O Pesquisadores da UpGuard apontam que nem todos os registos representam informações únicas e válidas, mas os totais brutos encontrados na exposição de Janeiro incluíam cerca de 3 mil milhões de endereços de e-mail e palavras-passe, bem como cerca de 2,7 mil milhões de registos que incluíam números de Segurança Social. Não estava claro quem configurou o banco de dados, mas parecia conter detalhes pessoais que podem ter sido remendados a partir de múltiplas violações históricas de dados – incluindo, talvez, o tesouro da violação de 2024 do serviço de verificação de antecedentes Nationwide Public Information. É comum que os corretores de dados e os cibercriminosos combinem e recombinem conjuntos de dados antigos, mas a escala e a quantidade potencial de números da Segurança Social – mesmo que apenas uma fração deles fossem reais – eram impressionantes.

“Todas as semanas há outra descoberta que parece grande no papel, mas provavelmente não é muito nova”, diz Pollock. “Por isso, fiquei surpreso quando comecei a investigar os casos específicos aqui para validar os dados. Em alguns casos, as identidades nesta violação de dados estão em risco porque foram expostas, mas ainda não foram exploradas.”

Os dados foram hospedados pelo provedor de nuvem alemão Hetzner. Como Pollock não conseguiu identificar um proprietário do banco de dados para entrar em contato, ele notificou a Hetzner em 16 de janeiro. A empresa, por sua vez, disse que notificou seu cliente, que retirou os dados em 21 de janeiro.

Hetzner não forneceu comentários à WIRED antes da publicação.

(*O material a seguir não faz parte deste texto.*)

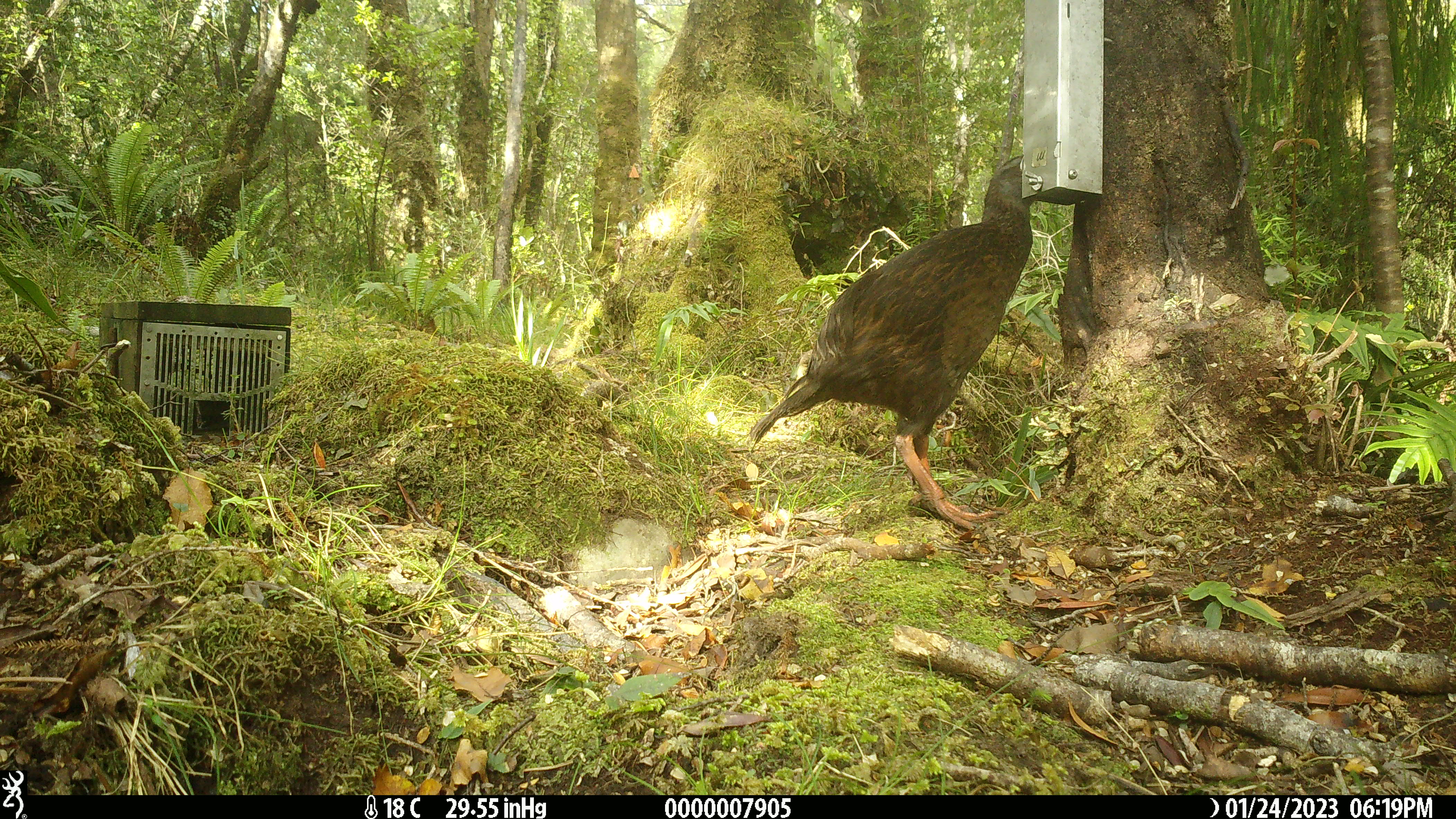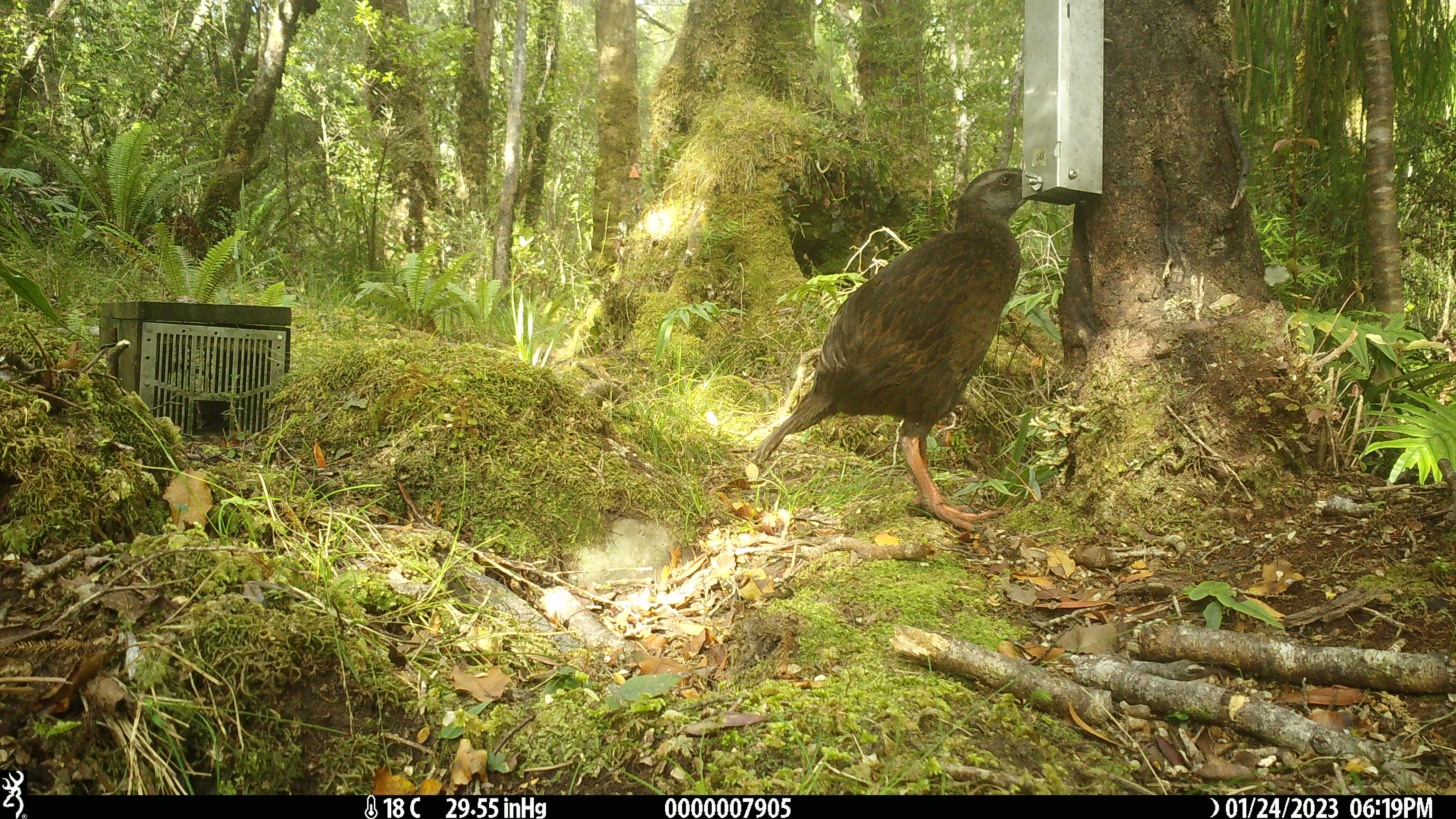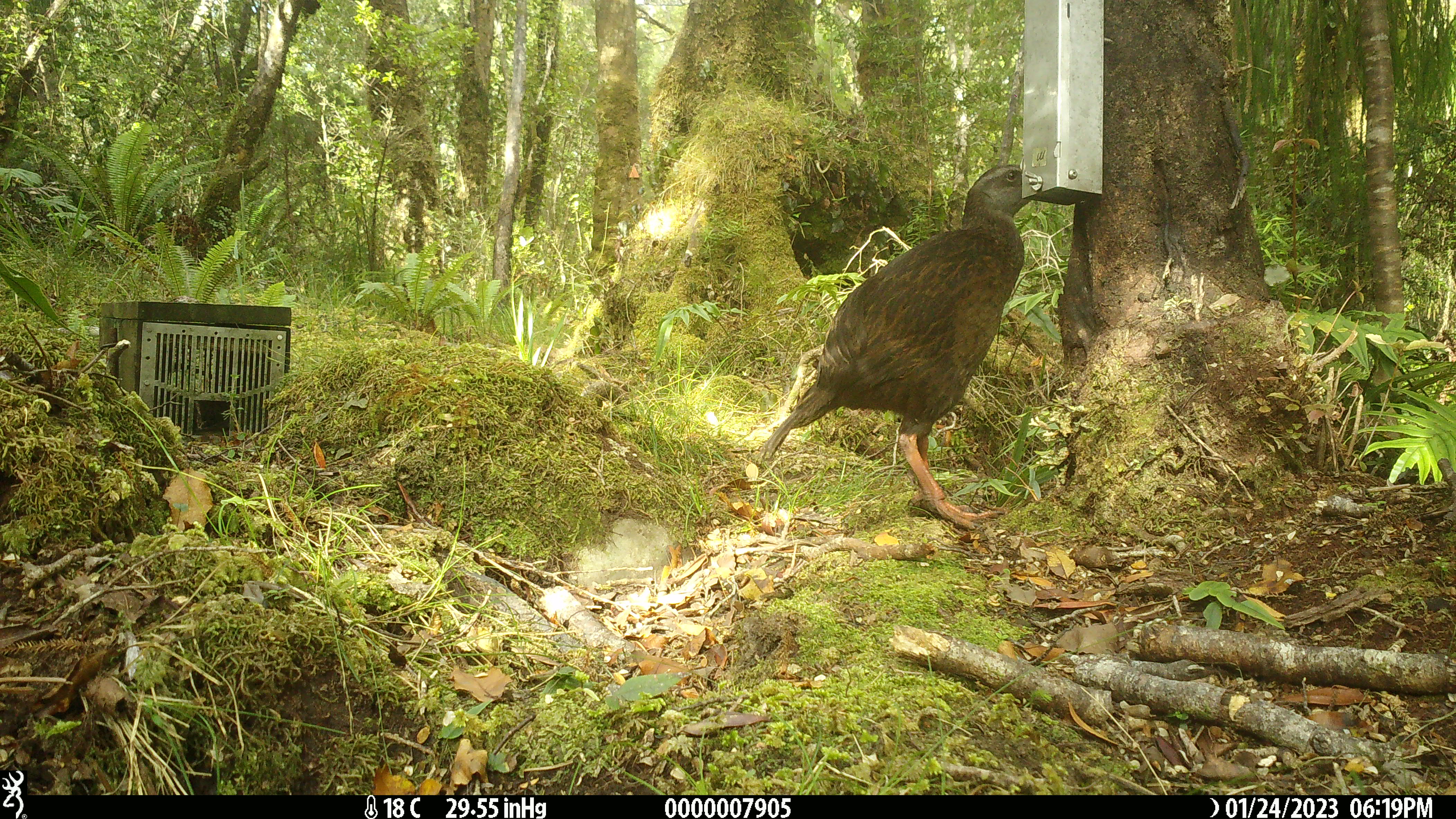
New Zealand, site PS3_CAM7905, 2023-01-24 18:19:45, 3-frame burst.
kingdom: Animalia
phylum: Chordata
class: Aves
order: Gruiformes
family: Rallidae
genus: Gallirallus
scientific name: Gallirallus australis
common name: weka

Os pesquisadores não baixaram todo o conjunto de dados para análise devido ao seu tamanho e sensibilidade. Em vez disso, trabalharam com uma amostra de 2,8 milhões de registros – uma pequena fração do complete encontrado. Ao analisar tendências nos dados, incluindo a popularidade de certas referências culturais em senhas, eles concluíram que muitos dos dados provavelmente datam dos Estados Unidos por volta de 2015. Por exemplo, senhas que fazem referência a One Path, Fall Out Boy e Taylor Swift eram muito comuns. Enquanto isso, referências a Blackpink, Katseye e Btsarmy mal começavam a aparecer.

Os dados antigos ainda são valiosos por dois motivos. Primeiro, as pessoas muitas vezes reutilizam o mesmo endereço de e-mail e senha, ou uma variação da senha, em muitos websites e serviços diferentes. Isso significa que os cibercriminosos podem continuar tentando as mesmas credenciais de login para as mesmas pessoas ao longo do tempo. A segunda razão é que os números da Segurança Social das pessoas estão frequentemente associados aos seus dados mais sensíveis e de alto risco, mas quase nunca mudam durante a vida. Como resultado, os SSNs válidos são uma das joias da coroa do roubo de identidade para os invasores.

Na amostra de dados que os investigadores analisaram, Pollock diz que um em cada quatro números da Segurança Social parecia ser válido e legítimo. A amostra period demasiado pequena para ser extrapolada para todo o conjunto de dados, mas um quarto de todos os registos contendo SSNs seria de 675 milhões. Uma fração disso ainda representaria um conjunto muito significativo de números da Segurança Social.

Para verificar os dados, os pesquisadores do UpGuard contataram algumas pessoas cujos dados apareceram no arquivo vazado. Pollock enfatiza que uma das descobertas mais preocupantes ao falar com esses indivíduos foi que nem todos tiveram suas identidades roubadas ou sofreram hacks. Por outras palavras, havia informações na base de dados que não foram exploradas por cibercriminosos – e as potenciais vítimas não sabem necessariamente que as suas informações foram expostas.